Simple calculator-style statistics seem to me to be a fairly obvious "battery" to be included, more useful in practice than some functions already available such as factorial and the hyperbolic functions.
And since some folks may not have seen it, Steven's proposal here is following up on a suggestion Raymond Hettinger posted to this last year:
http://mail.python.org/pipermail/python-ideas/2010-October/008267.html
From my point of view, I'd make the following suggestions:
1. We should start very small (similar to the way itertools grew over time)
To me that means: mean, median, mode variance standard deviation
Anything beyond that (including coroutine-style running calculations) is probably better left until 3.4. In the specific case of running calculations, this is to give us a chance to see how coroutine APIs are best written in a world where generators can return values as well as yielding them. Any APIs that would benefit from having access to running variants (such as being able to collect multiple statistics in a single pass) should also be postponed.
Some more advanced algorithms could be included as recipes in the initial docs. The docs should also include pointers to more full-featured stats modules for reference when users needs outgrow the included batteries.
2. The 'math' module is not the place for this, a new, dedicated module is more appropriate. This is mainly due to the fact that the math module is focused primarily on binary floating point, while these algorithms should be neutral with regard to the specific numeric type involved. However, the practical issues with math being a builtin module are also a factor.
There are many colours the naming bikeshed could be painted, but I'd be inclined to just call it 'statistics' ('statstools' is unwieldy, and other variants like 'stats', 'simplestats', 'statlib' and 'stats-tools' all exist on PyPI). Since the opportunity to just use the full word is there, we may as well take it.

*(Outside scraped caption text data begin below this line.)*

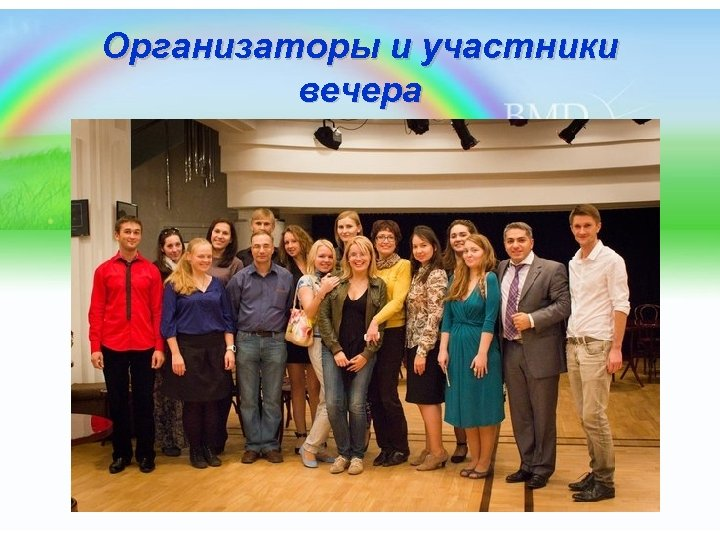 Организаторы и участники вечера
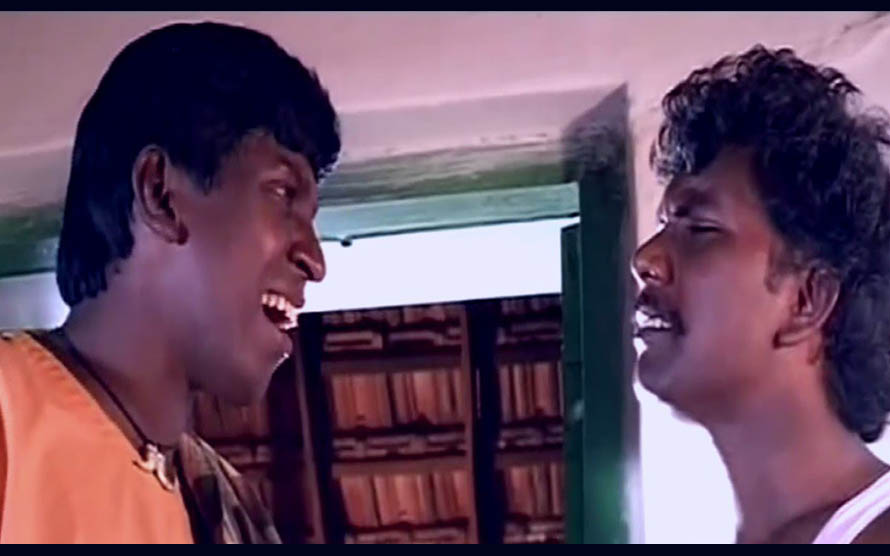 Vadivelu funny comedy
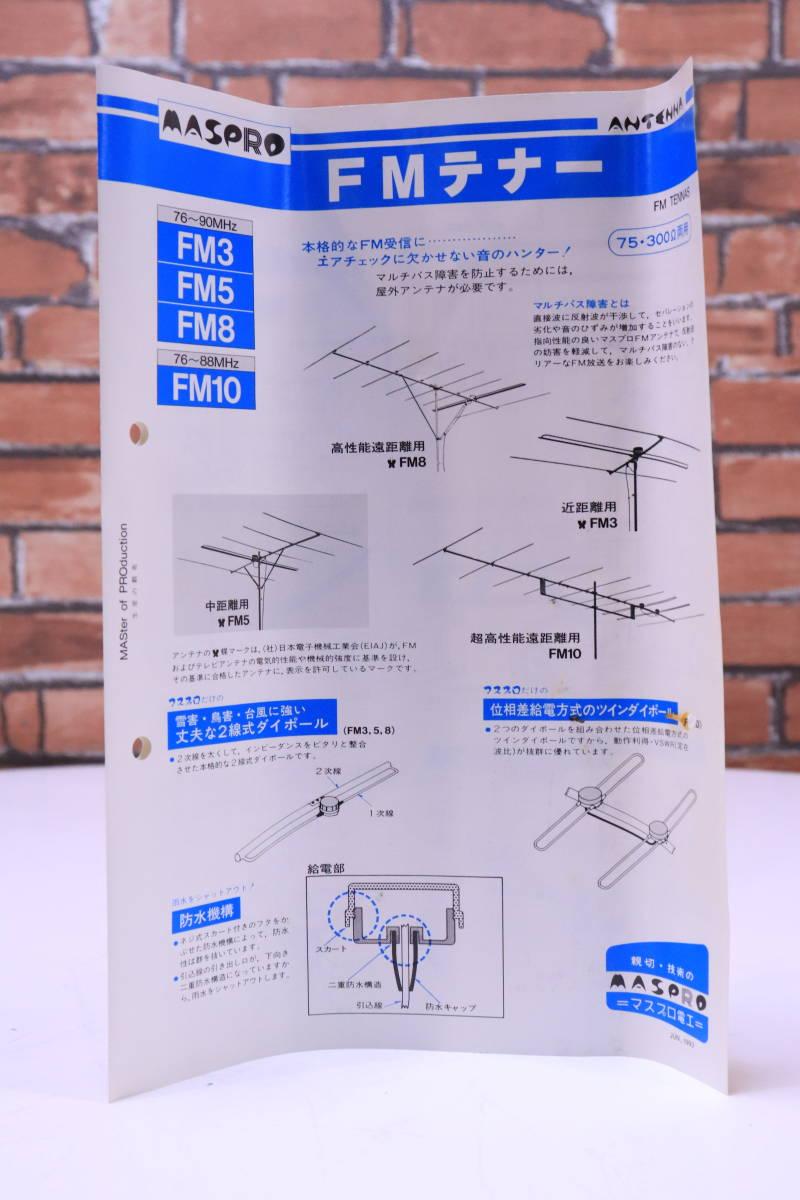 未使用! マスプロ FMアンテナ FM3 76~90MHz 3エレメント FM3 近距離用■(A7133)_画像3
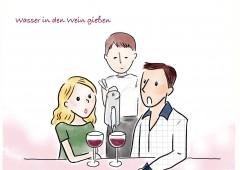 【今週のドイツ語】Wasser in den Wein gießen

+1 (both on the Steven's original suggestion, and Nick's follow-up comment). I like the suggestion of having a running calculation version, but agree that it's probably a bit soon to decide on the best API for such things. Recipes in the documentation would be a good start, though. One place I'd disagree with Nick, though, I'd like to see correlation coefficient and linear regression in there. They are common on calculators, and I do tend to use them reasonably often. Please save me from starting Excel to calculate them! :-) Paul.